Tasks to perform >>
(A) Based on the force majeure excerpt, answer each question:
(i) On what date did the Ministry of Finance issue its Office Memorandum?
(ii) For non-government contracts, what does one still have to analyze?
(iii) Which ministry issued an Office Memorandum dated 20 March 2020?
(B) Does each statement agree with the force majeure excerpt? Answer yes or no, and quote the words that decide it.
(i) The Ministry of Finance memorandum treats supply chain disruption from COVID-19 as a natural calamity.
(ii) The Manual for Procurement of Goods, 2017 applies to non-government contracts.
(iii) Whether COVID-19 counts as a force majeure is decided the same way in every case.

Excerpted text >>

Moreover, the party invoking ‘Force Majeure’ needs to prove that there is no alternative means or method for performing its contractual obligation and that it has taken all reasonable efforts to avoid or mitigate the ‘Force Majeure’ event and its effects. Thus, the issue of whether COVID-19 would be considered a ‘Force Majeure’ will depend upon the facts of each case.

The Ministry of Finance, the Department of Expenditure, Procurement Policy Division, has issued an Office Memorandum on 19 February 2020 clarifying that the disruption of the supply chain due to the COVID – 19 outbreak will be covered in the ‘Force Majeure’ on the basis that it is a natural calamity. This clarification has been made with respect to the Manual for Procurement of Goods, 2017, which applies to procurement by Government organizations. In relation to non-government contracts, one will still have to analyze the terms of the contract. A similar clarification has been made by the Ministry of New & Renewable Energy in its Office Memorandum dated 20 March 2020, which states that the ‘Force Majeure’ clause can be invoked in case there is any delay in the scheduled commissioning date of Renewable Energy projects due to COVID-19.

Data records >>
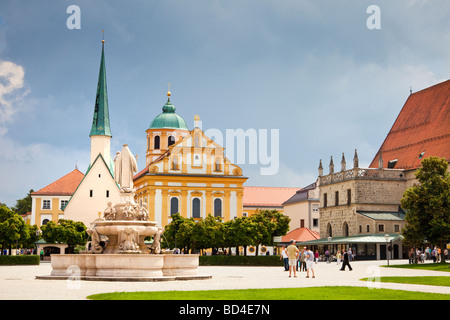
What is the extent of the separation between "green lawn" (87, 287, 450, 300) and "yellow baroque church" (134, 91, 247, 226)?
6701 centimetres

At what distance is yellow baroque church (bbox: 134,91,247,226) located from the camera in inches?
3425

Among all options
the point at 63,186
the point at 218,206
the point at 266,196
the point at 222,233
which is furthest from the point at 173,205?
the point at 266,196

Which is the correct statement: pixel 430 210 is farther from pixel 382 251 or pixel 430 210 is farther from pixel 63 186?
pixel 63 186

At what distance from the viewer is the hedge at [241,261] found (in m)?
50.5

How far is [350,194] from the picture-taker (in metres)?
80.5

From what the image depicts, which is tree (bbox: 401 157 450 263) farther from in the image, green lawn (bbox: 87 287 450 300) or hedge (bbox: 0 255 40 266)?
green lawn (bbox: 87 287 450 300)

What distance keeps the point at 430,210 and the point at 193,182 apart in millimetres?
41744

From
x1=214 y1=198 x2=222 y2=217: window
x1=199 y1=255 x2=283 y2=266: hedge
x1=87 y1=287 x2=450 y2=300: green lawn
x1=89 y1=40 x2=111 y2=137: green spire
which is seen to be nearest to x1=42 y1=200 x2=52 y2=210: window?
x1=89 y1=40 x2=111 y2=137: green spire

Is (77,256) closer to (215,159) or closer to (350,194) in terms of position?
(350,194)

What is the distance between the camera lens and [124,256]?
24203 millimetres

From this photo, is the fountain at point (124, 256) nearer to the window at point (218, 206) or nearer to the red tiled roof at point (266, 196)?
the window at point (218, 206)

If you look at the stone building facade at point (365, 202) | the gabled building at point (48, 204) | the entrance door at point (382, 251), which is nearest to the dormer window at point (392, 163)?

Responses >>
(A)
(i) 19 February 2020
(ii) The terms of the contract
(iii) The Ministry of New & Renewable Energy

(B)
(i) Yes: "will be covered in the ‘Force Majeure’ on the basis that it is a natural calamity"
(ii) No: "which applies to procurement by Government organizations"
(iii) No: "will depend upon the facts of each case"